While he probably discovered records by Sly Stone, Bill Withers, James Brown, and Leon Haywood in his mother’s record collection, Dre also consulted his local record stores for un-mined musical gold. Keven Donan, owner of As the Record Turns, claimed Dre visited his shop often, and he played records for him over the phone to see what piqued Dre’s interests. Still, George Clinton is the most dominant sampling influence— the producer adopted about a half-dozen of his tracks on the album; “The Roach” recycles Parliament’s “P-Funk (Wants to Get Funked Up)” for a humorous weed-themed interlude; and Snoop’s “Bow-wow-wow” rap call is taken from “Atomic Dog”.

While Dr. Dre is an extremely talented beat maker, he has never claimed to be a lyrical mastermind. Many of his lyrics on The Chronic were composed by previous Ruthless signee the D.O.C. His underrated debut, No One Can Do It Better, was produced by Dre, but two weeks after its release he was in a nearly-fatal car crash that crushed his larynx, altering his speaking voice and ending his rap career. Dre still saw value in his lyric writing and considered him as an essential member of the team. 
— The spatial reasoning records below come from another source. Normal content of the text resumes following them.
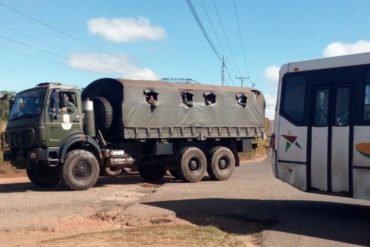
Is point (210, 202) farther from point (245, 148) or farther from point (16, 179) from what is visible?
point (16, 179)

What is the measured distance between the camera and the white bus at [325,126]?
10.0 meters

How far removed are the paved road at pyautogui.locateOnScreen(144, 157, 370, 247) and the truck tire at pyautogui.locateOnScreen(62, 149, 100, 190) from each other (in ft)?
6.84

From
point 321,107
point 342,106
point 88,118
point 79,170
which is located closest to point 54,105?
point 88,118

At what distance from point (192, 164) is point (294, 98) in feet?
26.5

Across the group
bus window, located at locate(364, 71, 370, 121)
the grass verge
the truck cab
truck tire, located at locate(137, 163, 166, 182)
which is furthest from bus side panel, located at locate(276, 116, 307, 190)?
truck tire, located at locate(137, 163, 166, 182)

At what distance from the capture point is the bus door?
400 inches

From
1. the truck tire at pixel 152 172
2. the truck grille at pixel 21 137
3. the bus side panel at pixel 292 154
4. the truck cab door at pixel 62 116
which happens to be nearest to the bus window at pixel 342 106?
the bus side panel at pixel 292 154

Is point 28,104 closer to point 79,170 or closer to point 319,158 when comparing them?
point 79,170

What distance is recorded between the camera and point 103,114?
17.0 m

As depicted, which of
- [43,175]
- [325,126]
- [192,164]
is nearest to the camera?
[325,126]

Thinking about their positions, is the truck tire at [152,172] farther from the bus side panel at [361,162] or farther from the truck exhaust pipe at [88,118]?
the bus side panel at [361,162]

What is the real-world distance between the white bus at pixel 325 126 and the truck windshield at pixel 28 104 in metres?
7.32

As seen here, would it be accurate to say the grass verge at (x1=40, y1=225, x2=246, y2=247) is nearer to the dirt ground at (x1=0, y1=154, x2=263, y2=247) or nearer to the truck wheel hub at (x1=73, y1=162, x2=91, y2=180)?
the dirt ground at (x1=0, y1=154, x2=263, y2=247)

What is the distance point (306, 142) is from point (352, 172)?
3.56ft
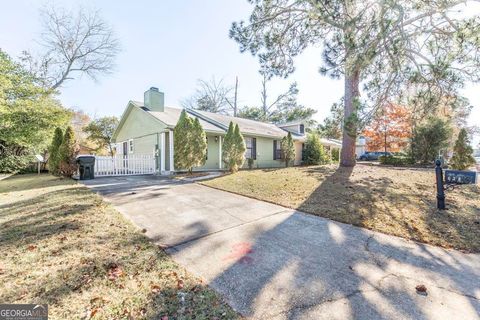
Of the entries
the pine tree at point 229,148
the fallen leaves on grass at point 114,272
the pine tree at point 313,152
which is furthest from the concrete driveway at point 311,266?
the pine tree at point 313,152

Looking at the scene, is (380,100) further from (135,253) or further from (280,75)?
(135,253)

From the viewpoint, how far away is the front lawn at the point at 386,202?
4250 mm

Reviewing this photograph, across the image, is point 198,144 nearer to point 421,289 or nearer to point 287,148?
point 287,148

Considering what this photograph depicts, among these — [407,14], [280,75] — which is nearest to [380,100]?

Another pivotal collaborator on The Chronic was Snoop Doggy Dogg, then fresh on the hip-hop scene. Dre discovered this “unpolished diamond” after his step-brother, Warren G, showed him a demo tape he and Snoop made together. Soon, Snoop would be an essential piece of Dre’s work as a solo artist, giving birth to his first single “Deep Cover” (also Snoop’s first released recording) and the foundation of The Chronic. While writing the album, The D.O.C. coached Snoop to better his vocal style, and the pair worked on Dre’s lyrics together.

Their rhymes on The Chronic are fuelled by gangsterism— the impression of a tough character from the streets who shouldn’t be messed with. They direct this front at Eazy-E, Jerry Heller, and Tim Dog (who previously dissed Snoop on his songs) in album opener “Dre Day”. Both rappers were sick of the perpetual drama and used their rhymes as ammunition to humiliate their opponents. Dre’s authoritative rapping makes these threats feel realistic and almost unquestionable. This aspect caused a stir between Death Row and local gangs, who were offended that Dre and Snoop were capitalising on gang activity without being a part of it. But the rappers spoke on what they saw and experienced from the outside.

Listen: Dr. Dre ‘The Chronic’ Legacy playlist

The nation gained a glimpse of LA’s simmering tensions during the case of Rodney King and the 1992 riots. Rodney King was a black man who was viciously and unfairly beaten by several LAPD officers in early 1992, and after the court found the participating men not guilty of police brutality, fires and looting broke out all over Los Angeles. The Chronic reference these incidents on “The Day The Niggaz Took Over” and “Lil Ghetto Boy”, and mentions the sadness they felt when the verdict was released, stealing from shops during riots, and a new violent change in their environment, where gangbangers were pulling triggers faster than ever. Both tracks feature audio samples from documentary filmmaker Matthew McDaniel, who captured the riots on film.  


On the album’s second half Dre takes a step back to let his Death Row roster shine in the spotlight. After discovering Snoop, Dre also signed The Lady of Rage, Kurupt, RBX, Dat Nigga Daz, and Nate Dogg to the label. Their contributions feels like a wild cypher, with each rapper bringing as much heat as possible. Their success proved Dre’s ability to discover new talent for the first time, leading him to sponsor Eminem, 50 Cent, Kendrick Lamar, and Anderson Paak after his days at Death Row.

The Chronic marked a triumphant beginning to Dr. Dre’s path as a musical entrepreneur. It proved he could sustain his musical expertise outside of N.W.A. and set a new standard for how seamless and epic a rap album could sound. Many hip-hop albums of the time were produced with a string of samples randomly tied together— Dre’s curatorial expertise and use of live instrumentation put that method to shame and made listeners’ speakers boom like never before. While many understandably rejected the album’s violent lyrics, its funky sound kept listeners engaged, ultimately forcing listeners to respect his vision. The Chronic encouraged the world to think differently about hip-hop, ultimately paving the way for its dominant position in today’s society.